Good idea. That will save you money in the long run. 4 bedroom villas are expensive


----------



## vantage (May 10, 2012)

Willow7 said:


> That's roughly what I spend back home in London! Converting it to £800 in GBP.


if you spend that on groceries in the UK, expect a hefty food bill here.
I dont think we have got near half that in the UK!


----------



## vantage (May 10, 2012)

Willow7 said:


> Thanks for all the info.......I got the annual wage wrong, it's 80-90k in GBP so we should be fine, especially if I get a job flying again as well &#55357;&#56911;


yes. Much better off!
Be wary of the school fees / nursery fees for both though.
With a 3 bed villa and school fees, and your generous grocery bill, you'll make a hefty dent in that!


----------



## Jumeirah Jim (Jan 24, 2011)

harkybella said:


> My average shop costs @600 dhs a week. I pick up some extras in spinneys but that's the average. If you do your main grocery buying in spinneys / waitrose then you can double that figure at least.
> I actually feel shopping is cheaper there than the uk esp for fresh produce.
> Good luck


spot on there

If you only shop at waitrose and insist on buying exactly the same items as you would buy in the UK then your grocery bill will be MUCH higher. 

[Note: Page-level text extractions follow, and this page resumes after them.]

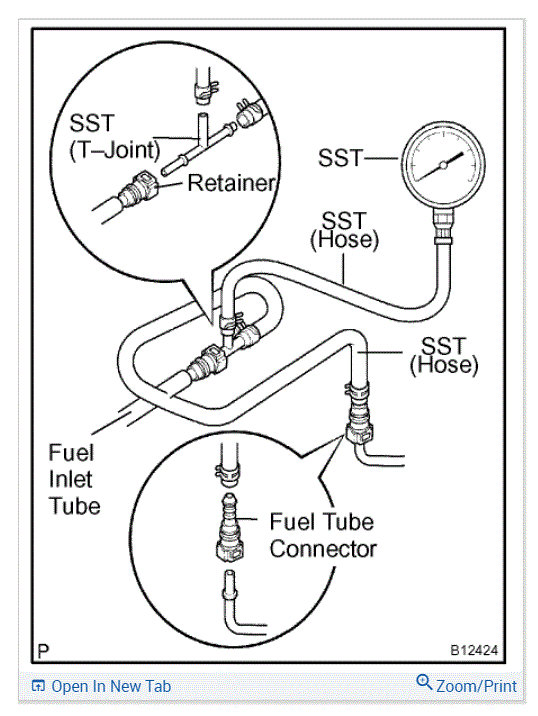 SST (T–Joint)

Retainer

SST

SST (Hose)

SST (Hose)

Fuel Inlet Tube

Fuel Tube Connector

P

B12424

Open In New Tab

Zoom/Print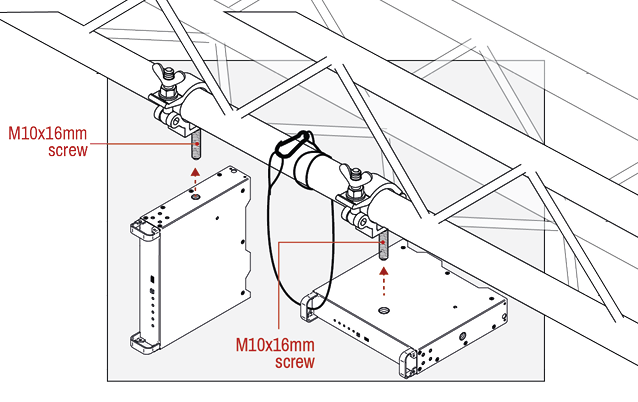 M10x16mm
screw

M10x16mm
screw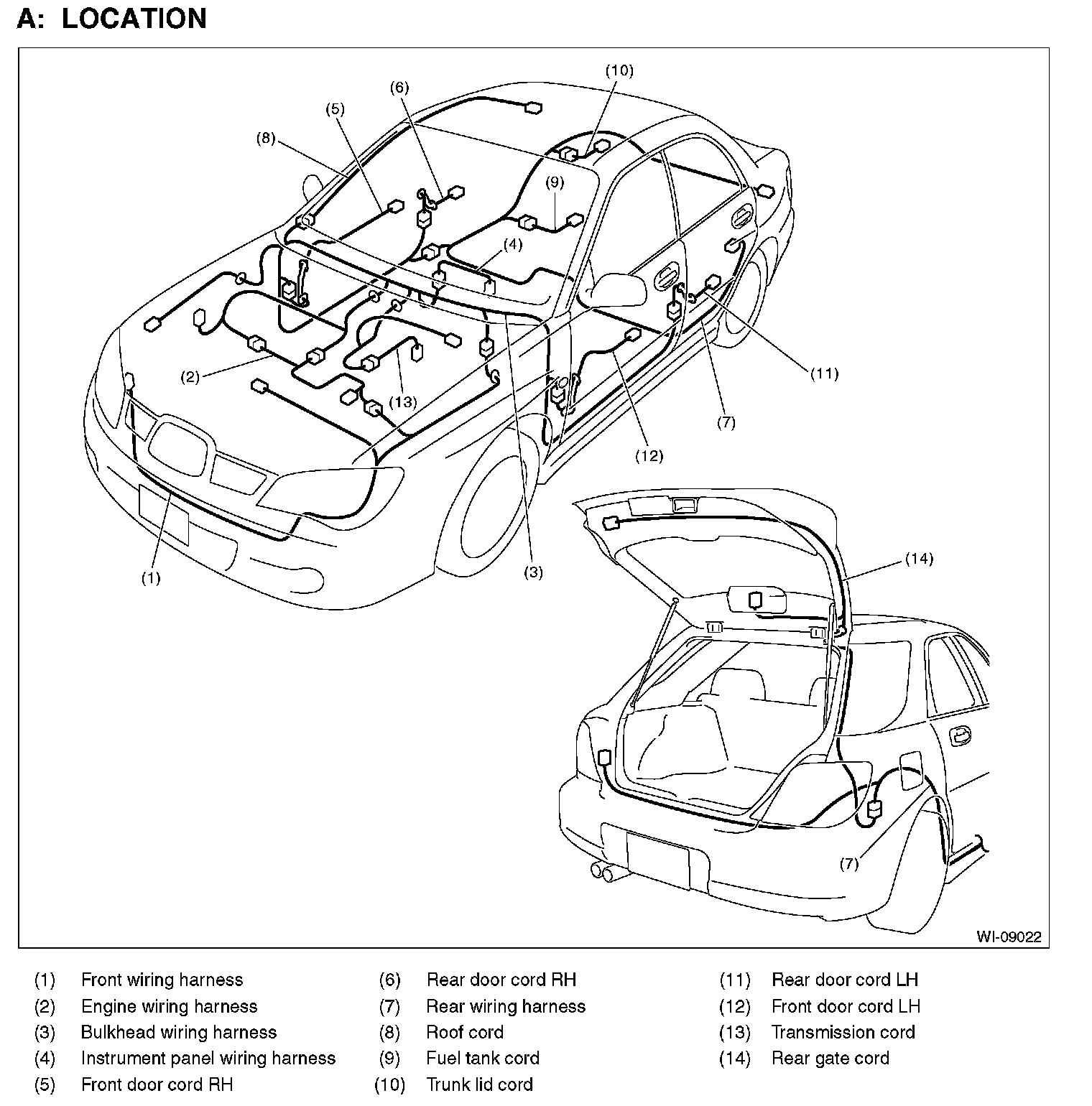 A: LOCATION

(10)
(6)
(5)
(8)
(9)
(4)
(2)
(13)
(11)
(7)
(12)
(1)
(3)
(14)
(7)
WI-09022

(1) Front wiring harness
(2) Engine wiring harness
(3) Bulkhead wiring harness
(4) Instrument panel wiring harness
(5) Front door cord RH

(6) Rear door cord RH
(7) Rear wiring harness
(8) Roof cord
(9) Fuel tank cord
(10) Trunk lid cord

(11) Rear door cord LH
(12) Front door cord LH
(13) Transmission cord
(14) Rear gate cord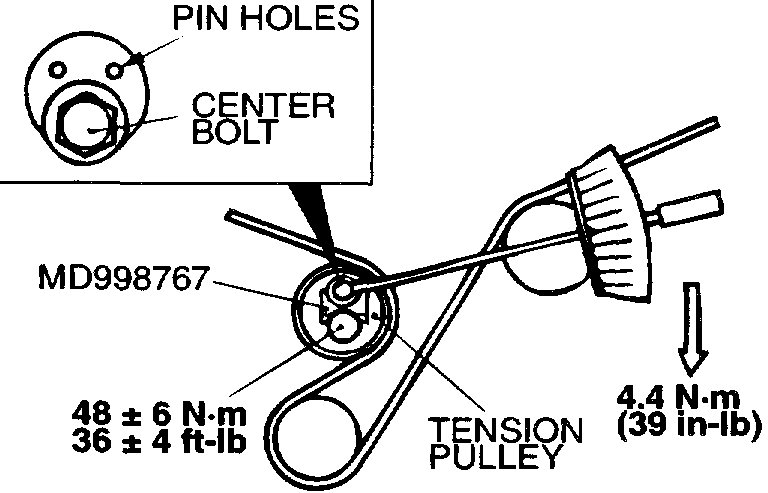 PIN HOLES
CENTER BOLT
MD998767
48 ± 6 N·m
36 ± 4 ft-lb
TENSION PULLEY
4.4 N·m
(39 in-lb)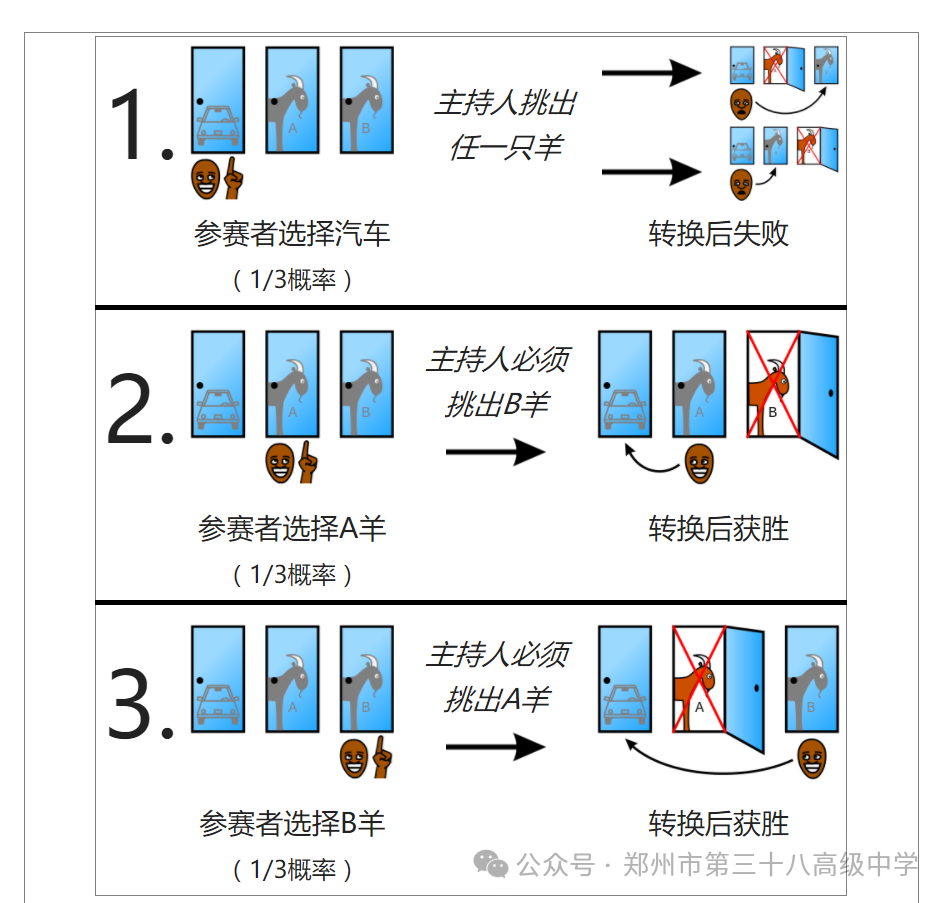 1.

A B

主持人挑出任一只羊

参赛者选择汽车

（1/3概率）

转换后失败

2.

A B

主持人必须挑出B羊

A B

参赛者选择A羊

（1/3概率）

转换后获胜

3.

A B

主持人必须挑出A羊

A B

参赛者选择B羊

（1/3概率）

转换后获胜

公众号 · 郑州市第三十八高级中学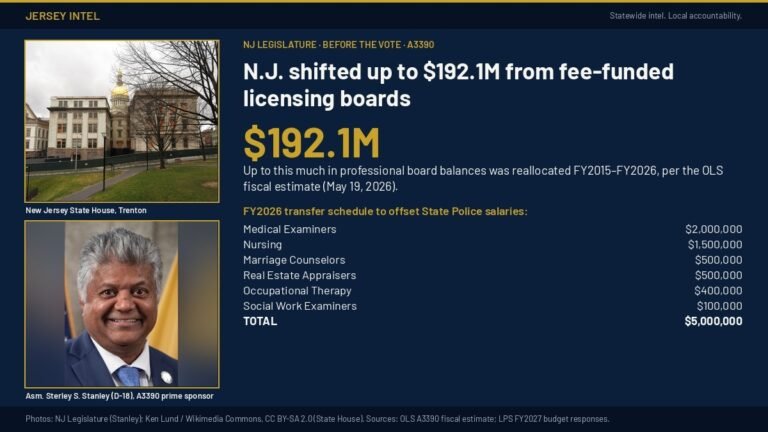 JERSEY INTEL

Statewide intel. Local accountability.

New Jersey State House, Trenton

Asm. Sterley S. Stanley (D-18), A3390 prime sponsor

NJ LEGISLATURE · BEFORE THE VOTE · A3390

N.J. shifted up to $192.1M from fee-funded licensing boards

$192.1M

Up to this much in professional board balances was reallocated FY2015–FY2026, per the OLS fiscal estimate (May 19, 2026).

FY2026 transfer schedule to offset State Police salaries:

Medical Examiners $2,000,000
Nursing $1,500,000
Marriage Counselors $500,000
Real Estate Appraisers $500,000
Occupational Therapy $400,000
Social Work Examiners $100,000
TOTAL $5,000,000

Photos: NJ Legislature (Stanley); Ken Lund / Wikimedia Commons, CC BY-SA 2.0 (State House). Sources: OLS A3390 fiscal estimate; LPS FY2027 budget responses.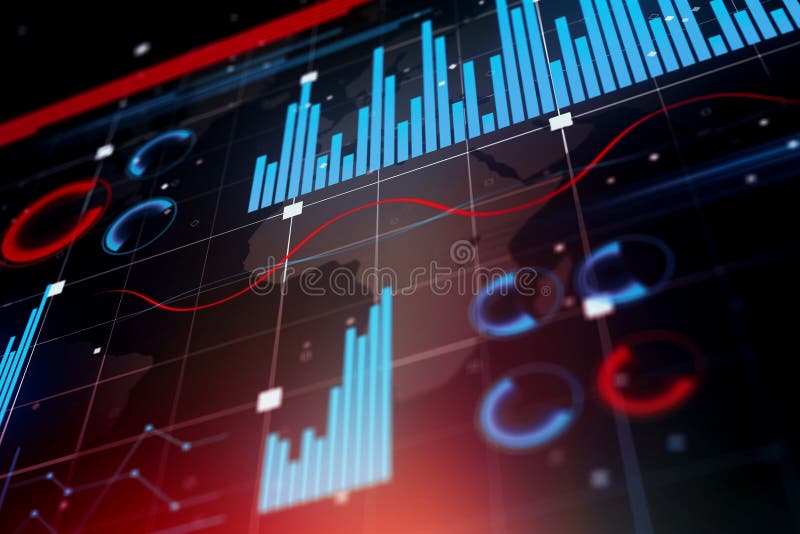 dreamstime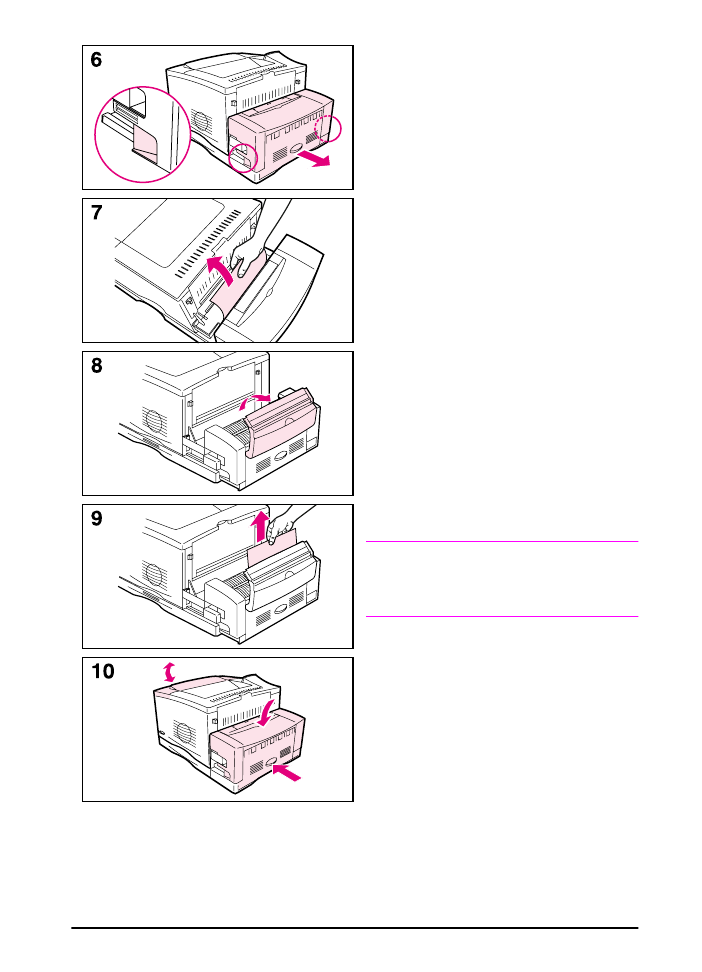 6

7

8

9

10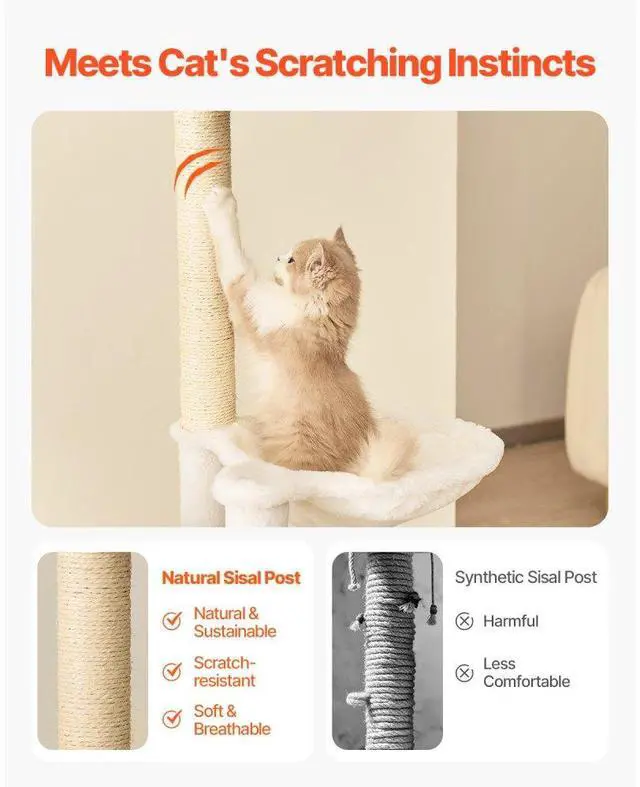 Meets Cat's Scratching Instincts

Natural Sisal Post

Natural & Sustainable

Scratch-resistant

Soft & Breathable

Synthetic Sisal Post

Harmful

Less Comfortable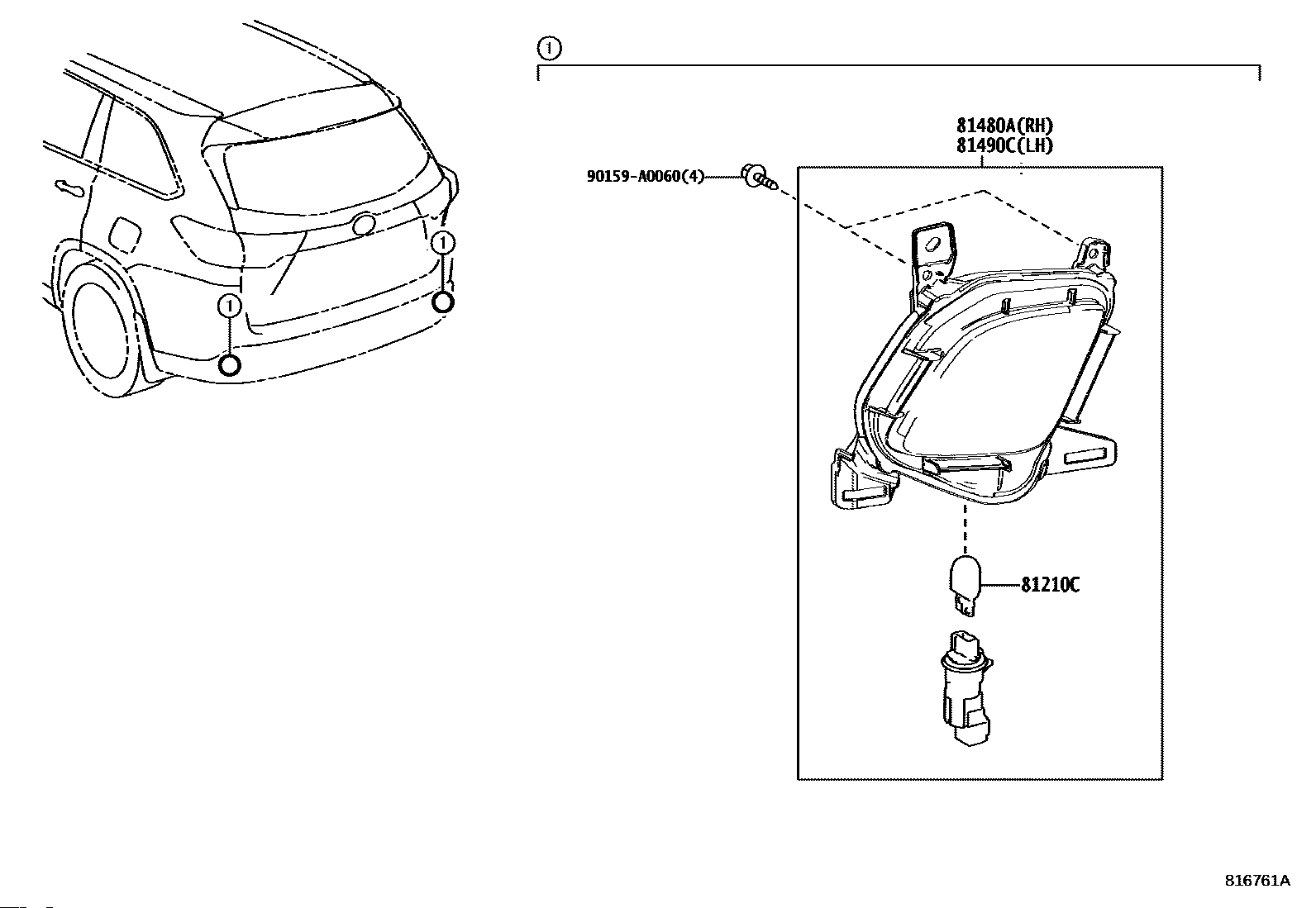 1

1

1

81480A(RH)
81490C(LH)

90159-A0060(4)

81210C

816761A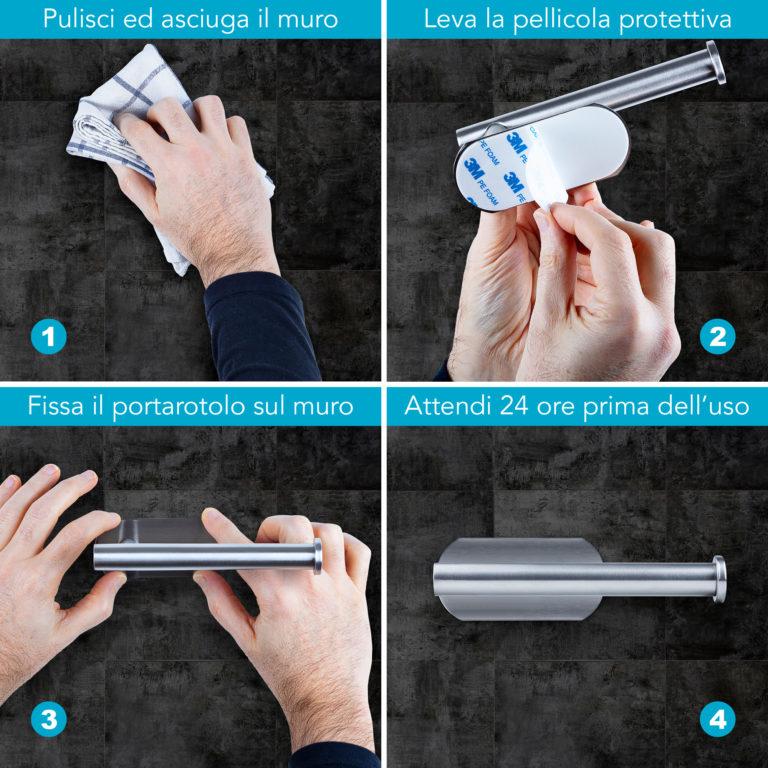 Pulisci ed asciuga il muro

1

Leva la pellicola protettiva

3M PE FOAM 3M PE FOAM

2

Fissa il portarotolo sul muro

3

Attendi 24 ore prima dell'uso

4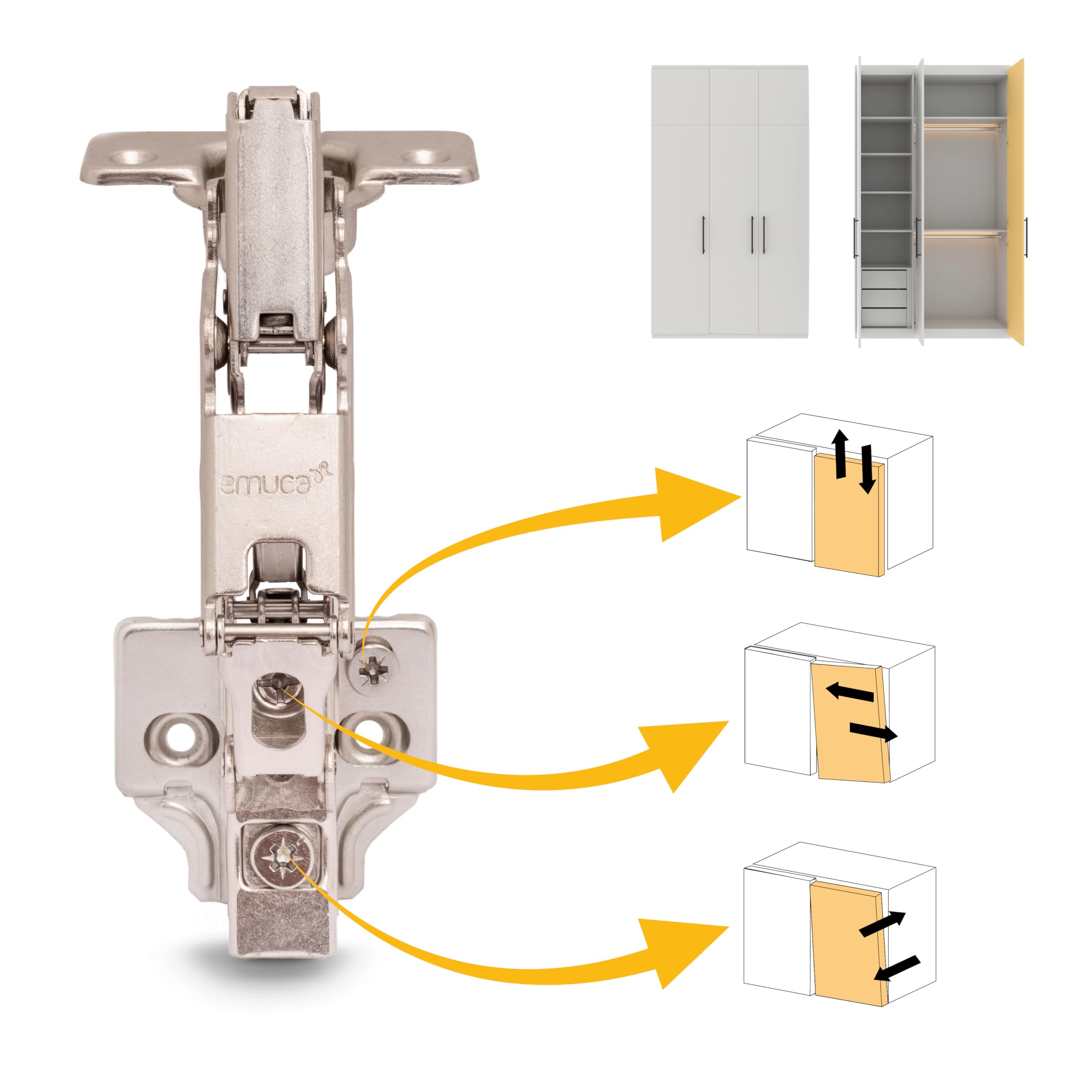 emuca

Waitrose (and to a slightly lesser extent depending on branch Spinneys) really annoy me with their insistence that local produce/products are not good enough. If you want to pay AED6+ (£1) for one cucumber or (bell) pepper shop at Waitrose/Spinneys. If you want a bag full of local/Omani cucumbers/peppers for the same price shop at Lulu/Carrefour/most other supermarkets. 

Just one example of many. 

I find most groceries here are cheaper than average, let's say Tesco, prices in the UK. This is especially so with unprocessed food. Eg steaks are incredibly cheap, far cheaper than imported (and taxed as pork) sausages. Fruit and veg also much cheaper unless you insist on fresh (imported) broccoli etc which Waitrose seem to sell by the plane load


----------



## blazeaway (Sep 28, 2011)

Jumeirah Jim said:


> spot on there If you only shop at waitrose and insist on buying exactly the same items as you would buy in the UK then your grocery bill will be MUCH higher. Waitrose (and to a slightly lesser extent depending on branch Spinneys) really annoy me with their insistence that local produce/products are not good enough. If you want to pay AED6+ (£1) for one cucumber or (bell) pepper shop at Waitrose/Spinneys. If you want a bag full of local/Omani cucumbers/peppers for the same price shop at Lulu/Carrefour/most other supermarkets. Just one example of many. I find most groceries here are cheaper than average, let's say Tesco, prices in the UK. This is especially so with unprocessed food. Eg steaks are incredibly cheap, far cheaper than imported (and taxed as pork) sausages. Fruit and veg also much cheaper unless you insist on fresh (imported) broccoli etc which Waitrose seem to sell by the plane load


Whilst I agree that some local produce is very cheap etc overall my shop here is much more expensive than the UK and I don't by the same stuff as at home


----------



## vantage (May 10, 2012)

blazeaway said:


> Whilst I agree that some local produce is very cheap etc overall my shop here is much more expensive than the UK and I don't by the same stuff as at home


I'm with Jumeirah Jim.
No more expensive than the UK if you don't want it to be.


----------



## IzzyBella (Mar 11, 2013)

Have to say, waitrose broccoli is worth its weight in gold compared to the limp local broccoli. This is mainly as one of the very little veg philyand will eat.


----------